◆ **READING PASSAGE**:
• • •

Nah. Muscles are recovered within 48 hours. So you could simply do full body workouts every other day.

For beginners, who use limited sets/reps, it would be a good to start out doing a full body routine. They will likely not workout their muscles unilaterally as much (one armed) so they spend less time in the gym per session. To garuantee optimal gains, they would do a full body workout every other day, ensuring that they workout every muscle as often as possible per week, while also ensuring they're all recovered. Basically, optimizing both frequency and recovery.

If your workouts start to become so long that you're overly physically and mentally fatigued where the quality of your work-out suffers, start doing splits. Perhaps a two way split (upper/lower body, or push/pull). A 3 way split, repeated once every week (working out 6 days per week), would be the next step.

However, there is also nothing wrong with increasing work capacity by increasing how much time you can spend in the gym per session.



Stelliferous said:


> It's probably a good idea to also work out in a different way that combines your muscles in your body totally. Example, 8 weeks of the training you described, followed by 4 weeks of yoga, endurance, full body interactive exercises like burpees. And of course change the ratio dependent on how much mass you need to work on and how much real fitness you need to work on. That way you can be healthy AND big.


No, not at all. This 'shocking your muscles' theory that states you have to mix things up is an outdated myth, unspported by science.

The only way to properly shock your muscles is through progressive overload. Which can mean more than just adding reps/sets/weights, but also by shortening your rest period or performing the exercise with better technique. Porgressive overload is basically a fancy term for 'improvement'.

Your pistol squat will suffer from the 4 weeks of not doing it. A better idea is to do cardio and mobility work as part of your weekly routine just like your resistance routine is. For example, someone could do a calisthenics routine every other day, do cardio (cardio can also just mean doing a fun team sport or rollerblading) on 2 rest days and always cool down by stretching the worked body parts.


----------

• • •

◆ **EXCERPTED DATA**:
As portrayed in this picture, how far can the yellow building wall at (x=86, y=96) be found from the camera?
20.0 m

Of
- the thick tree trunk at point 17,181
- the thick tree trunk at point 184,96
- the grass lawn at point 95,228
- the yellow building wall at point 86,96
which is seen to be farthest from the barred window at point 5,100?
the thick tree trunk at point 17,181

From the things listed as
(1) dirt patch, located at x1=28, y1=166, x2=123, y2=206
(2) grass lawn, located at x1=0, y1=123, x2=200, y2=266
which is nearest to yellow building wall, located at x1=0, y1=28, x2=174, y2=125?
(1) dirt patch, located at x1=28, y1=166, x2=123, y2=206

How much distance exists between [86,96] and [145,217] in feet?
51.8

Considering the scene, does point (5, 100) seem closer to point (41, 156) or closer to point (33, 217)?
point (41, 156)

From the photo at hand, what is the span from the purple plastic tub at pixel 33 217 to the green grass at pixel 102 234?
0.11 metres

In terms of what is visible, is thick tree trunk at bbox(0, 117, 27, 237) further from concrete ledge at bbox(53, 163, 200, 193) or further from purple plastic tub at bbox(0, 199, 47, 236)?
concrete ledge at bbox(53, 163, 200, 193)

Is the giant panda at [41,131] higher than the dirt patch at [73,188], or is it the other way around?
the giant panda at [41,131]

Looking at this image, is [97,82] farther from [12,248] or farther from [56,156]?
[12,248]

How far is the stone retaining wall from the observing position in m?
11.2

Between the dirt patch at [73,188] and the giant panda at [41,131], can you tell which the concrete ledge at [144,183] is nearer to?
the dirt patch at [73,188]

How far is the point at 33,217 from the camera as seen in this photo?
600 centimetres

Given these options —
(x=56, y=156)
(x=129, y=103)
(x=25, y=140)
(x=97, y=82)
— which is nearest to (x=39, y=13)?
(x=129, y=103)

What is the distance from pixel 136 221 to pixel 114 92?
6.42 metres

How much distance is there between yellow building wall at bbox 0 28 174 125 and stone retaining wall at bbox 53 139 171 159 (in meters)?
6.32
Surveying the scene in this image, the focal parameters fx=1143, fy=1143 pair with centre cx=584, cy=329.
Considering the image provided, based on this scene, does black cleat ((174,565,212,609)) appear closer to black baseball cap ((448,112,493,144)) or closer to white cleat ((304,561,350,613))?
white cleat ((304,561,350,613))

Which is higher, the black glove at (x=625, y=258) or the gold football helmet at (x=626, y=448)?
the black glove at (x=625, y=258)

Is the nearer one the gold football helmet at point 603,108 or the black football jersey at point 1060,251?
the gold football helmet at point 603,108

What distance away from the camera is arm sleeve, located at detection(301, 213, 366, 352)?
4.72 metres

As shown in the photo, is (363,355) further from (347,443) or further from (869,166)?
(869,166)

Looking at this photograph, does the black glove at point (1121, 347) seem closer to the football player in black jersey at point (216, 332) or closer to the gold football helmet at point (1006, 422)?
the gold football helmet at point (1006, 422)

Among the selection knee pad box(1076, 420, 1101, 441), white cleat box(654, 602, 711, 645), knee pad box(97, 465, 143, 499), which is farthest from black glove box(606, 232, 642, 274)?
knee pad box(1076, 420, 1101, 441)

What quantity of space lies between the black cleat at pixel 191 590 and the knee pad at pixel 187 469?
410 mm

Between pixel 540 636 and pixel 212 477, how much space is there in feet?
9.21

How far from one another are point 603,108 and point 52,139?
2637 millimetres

• • •

◆ **REQUIREMENTS**: Can you set down, word for word, the part of the workout thread above starting with "If your workouts" and going on through "spend in the gym per session."?

◆ **EXERCISE ANSWER**:
If your workouts start to become so long that you're overly physically and mentally fatigued where the quality of your work-out suffers, start doing splits. Perhaps a two way split (upper/lower body, or push/pull). A 3 way split, repeated once every week (working out 6 days per week), would be the next step.

However, there is also nothing wrong with increasing work capacity by increasing how much time you can spend in the gym per session.